On part (…) pour ne pas
s'appeler Médor.
Nicolas Bouvier,
L'échappée Belle, éloge de quelques pérégrins.
Premiers
pas, premières contractions. Corps pataud, renâclant, presque.
Partir, à son corps défendant.
Effort,
premiers gestes. Un début. Recommencement. Apprendre, encore.
Ebranler. Partir, à rebours de la fuite.
Tu
pourrais aller à travers champs, jambes nues, droit dans l'idéal,
irrésistible.
Tu
pourrais aller à travers bois, tête nue, sentir battre le sol, au
secret.
Ce
sera le bitume. Granulé, lisse, bouillant, glacial, torturé,
dessiné, délimité, sécurisé. Indifférent. La route des hommes.
Cartographiée, répertoriée, étiquetée. Pour s'inventer sous la
contrainte.
Tu
connais le feulement des automobiles, leurs passagers prisonniers,
bulles d'acier imperméables.
Tu
connais le hurlement des motocyclettes. Les motards sont un peu plus
vivants.
Tu
seras le glissement du vélocipède, le cantique de la roue libre, le
concerto discret de ton souffle sur celui du monde.
(Leslie
Stephen a décidé que les Alpes seraient un terrain de jeu.
Hannibal, lui, s'était-il amusé ?)
Le col de montagne est
l'intersection entre une ligne de crête et un talweg, c'est-à-dire
le point le plus bas entre deux sommets appartenant à la même
arête.
Une
montée, une descente. Immuable. Et l'entre-deux, les femmes en
chiffons qui rient aux éclats dans l'air frais, les pas prudents du
voyageur endolori, les vieux side-cars vert mat de la deuxième
guerre (tu cherches les officiers en uniforme), comme une petite
excitation, comme un brin d'aventure, une brève communion et le
passage, la virgule, la bascule, l'ici et l'ailleurs.
Au
milieu du tumulte, tu réinventes la solitude. Ce moment où plus
rien n'existe : que ton souffle sur l'asphalte vide.
Tu
parles avec tes peurs. Tu les caresses, tu les regardes dans les
yeux, enfin. Et tu te trouves bien lâche.
Dans
ton cabas, quelques livres. Tu les hisses en haut des routes, fardeau
inutile et nécessaire. Tu ne les ouvres pas. Dans ton carnet,
quelques mots, gribouillés à la peine. Tu ne les comprends pas.
Seule compte la route. Et l'expérience de la route. Le reste est
évanoui.
Il y a
ceux qui se promènent en meute, qui consentent à goûter à
l'effort avec le réconfort tout proche. La voiture suit, et tout le
reste. Il y a cet homme désargenté, sur une antique machine, qui
monte les cols pour faire quelques globules. Je suis
malade, ça me fera du bien, tu vois ce que je veux
dire...Peut-être...
____________
### EXERCICE À RÉALISER
Recopiez, s'il vous plaît, le passage du texte allant de « Seule compte la » jusqu'à « dire...Peut-être... ». Les enregistrements qui suivent forment un matériau à part, sans lien avec le texte.
____________
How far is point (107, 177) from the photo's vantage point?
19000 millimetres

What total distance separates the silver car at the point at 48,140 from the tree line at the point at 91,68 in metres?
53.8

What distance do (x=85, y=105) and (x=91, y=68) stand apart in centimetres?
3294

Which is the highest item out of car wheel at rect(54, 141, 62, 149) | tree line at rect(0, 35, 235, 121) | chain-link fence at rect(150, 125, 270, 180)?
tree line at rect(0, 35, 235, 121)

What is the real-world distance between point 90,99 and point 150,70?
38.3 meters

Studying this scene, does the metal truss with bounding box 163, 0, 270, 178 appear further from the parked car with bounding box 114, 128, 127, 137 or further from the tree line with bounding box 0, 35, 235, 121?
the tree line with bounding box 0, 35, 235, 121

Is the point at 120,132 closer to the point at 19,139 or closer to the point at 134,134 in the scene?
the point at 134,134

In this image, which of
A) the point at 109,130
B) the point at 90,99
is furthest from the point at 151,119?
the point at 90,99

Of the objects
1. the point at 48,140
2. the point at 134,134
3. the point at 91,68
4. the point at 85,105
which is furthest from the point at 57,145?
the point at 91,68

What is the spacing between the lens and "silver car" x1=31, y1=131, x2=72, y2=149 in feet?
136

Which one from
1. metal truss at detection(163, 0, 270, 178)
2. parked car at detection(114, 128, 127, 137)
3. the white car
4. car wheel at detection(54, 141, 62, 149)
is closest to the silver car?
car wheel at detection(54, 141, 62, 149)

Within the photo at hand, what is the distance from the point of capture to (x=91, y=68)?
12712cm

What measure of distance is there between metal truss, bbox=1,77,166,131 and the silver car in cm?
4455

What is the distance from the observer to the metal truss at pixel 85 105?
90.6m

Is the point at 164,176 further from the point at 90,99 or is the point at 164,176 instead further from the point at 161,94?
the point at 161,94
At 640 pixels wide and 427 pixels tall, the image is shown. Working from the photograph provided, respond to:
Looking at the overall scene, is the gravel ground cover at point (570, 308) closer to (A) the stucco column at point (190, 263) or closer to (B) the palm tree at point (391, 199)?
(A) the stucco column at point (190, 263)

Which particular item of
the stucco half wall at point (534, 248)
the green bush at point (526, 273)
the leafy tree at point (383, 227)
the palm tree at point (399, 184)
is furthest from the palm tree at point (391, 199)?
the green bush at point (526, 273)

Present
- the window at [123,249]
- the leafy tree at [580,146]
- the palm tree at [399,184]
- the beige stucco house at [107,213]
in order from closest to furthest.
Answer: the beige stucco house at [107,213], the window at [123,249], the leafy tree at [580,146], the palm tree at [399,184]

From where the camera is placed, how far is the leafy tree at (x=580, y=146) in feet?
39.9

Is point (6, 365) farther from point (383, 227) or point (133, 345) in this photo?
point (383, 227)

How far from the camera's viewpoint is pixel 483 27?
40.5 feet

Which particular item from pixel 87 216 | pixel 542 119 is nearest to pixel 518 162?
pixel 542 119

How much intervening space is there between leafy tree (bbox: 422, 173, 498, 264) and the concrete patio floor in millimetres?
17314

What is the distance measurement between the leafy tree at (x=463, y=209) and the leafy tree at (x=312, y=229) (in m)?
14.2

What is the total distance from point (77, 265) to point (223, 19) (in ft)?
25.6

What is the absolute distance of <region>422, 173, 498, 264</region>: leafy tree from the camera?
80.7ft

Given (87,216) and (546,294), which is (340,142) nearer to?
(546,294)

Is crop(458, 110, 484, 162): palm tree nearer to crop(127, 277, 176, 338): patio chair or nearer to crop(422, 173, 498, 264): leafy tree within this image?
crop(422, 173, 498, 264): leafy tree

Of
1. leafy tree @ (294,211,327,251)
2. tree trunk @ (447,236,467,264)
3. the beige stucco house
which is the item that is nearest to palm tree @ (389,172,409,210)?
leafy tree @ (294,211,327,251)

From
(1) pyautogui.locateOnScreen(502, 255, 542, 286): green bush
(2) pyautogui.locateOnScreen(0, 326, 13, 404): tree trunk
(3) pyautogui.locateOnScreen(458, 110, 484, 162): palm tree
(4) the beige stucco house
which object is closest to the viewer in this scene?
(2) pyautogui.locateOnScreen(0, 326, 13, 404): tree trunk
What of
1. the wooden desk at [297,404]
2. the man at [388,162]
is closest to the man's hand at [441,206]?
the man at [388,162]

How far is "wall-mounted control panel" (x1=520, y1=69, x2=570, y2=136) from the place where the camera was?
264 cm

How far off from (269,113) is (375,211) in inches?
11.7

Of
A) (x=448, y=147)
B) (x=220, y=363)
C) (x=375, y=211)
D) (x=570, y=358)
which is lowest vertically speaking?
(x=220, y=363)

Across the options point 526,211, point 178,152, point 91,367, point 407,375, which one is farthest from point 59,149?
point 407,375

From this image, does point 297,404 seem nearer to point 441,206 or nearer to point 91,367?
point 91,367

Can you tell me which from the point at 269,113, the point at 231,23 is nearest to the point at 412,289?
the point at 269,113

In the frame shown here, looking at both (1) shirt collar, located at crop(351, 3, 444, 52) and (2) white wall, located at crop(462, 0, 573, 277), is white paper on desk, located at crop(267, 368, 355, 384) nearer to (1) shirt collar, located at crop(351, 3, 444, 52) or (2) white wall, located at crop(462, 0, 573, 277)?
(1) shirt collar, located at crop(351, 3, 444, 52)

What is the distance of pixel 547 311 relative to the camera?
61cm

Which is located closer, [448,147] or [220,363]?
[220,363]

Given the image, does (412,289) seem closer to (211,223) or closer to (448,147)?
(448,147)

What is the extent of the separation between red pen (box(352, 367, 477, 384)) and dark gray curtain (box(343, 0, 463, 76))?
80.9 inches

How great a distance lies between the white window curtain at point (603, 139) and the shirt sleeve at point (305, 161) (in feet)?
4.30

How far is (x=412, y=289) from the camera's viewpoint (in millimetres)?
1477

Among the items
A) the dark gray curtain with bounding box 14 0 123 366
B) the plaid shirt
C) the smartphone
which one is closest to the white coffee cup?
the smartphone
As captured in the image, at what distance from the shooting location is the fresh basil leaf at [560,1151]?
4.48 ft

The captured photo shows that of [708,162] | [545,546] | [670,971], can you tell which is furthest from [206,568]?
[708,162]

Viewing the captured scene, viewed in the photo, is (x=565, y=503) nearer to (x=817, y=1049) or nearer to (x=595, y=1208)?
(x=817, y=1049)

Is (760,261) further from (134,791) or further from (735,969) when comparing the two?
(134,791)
____________
### RÉSULTAT
Seule compte la route. Et l'expérience de la route. Le reste est
évanoui.
Il y a
ceux qui se promènent en meute, qui consentent à goûter à
l'effort avec le réconfort tout proche. La voiture suit, et tout le
reste. Il y a cet homme désargenté, sur une antique machine, qui
monte les cols pour faire quelques globules. Je suis
malade, ça me fera du bien, tu vois ce que je veux
dire...Peut-être...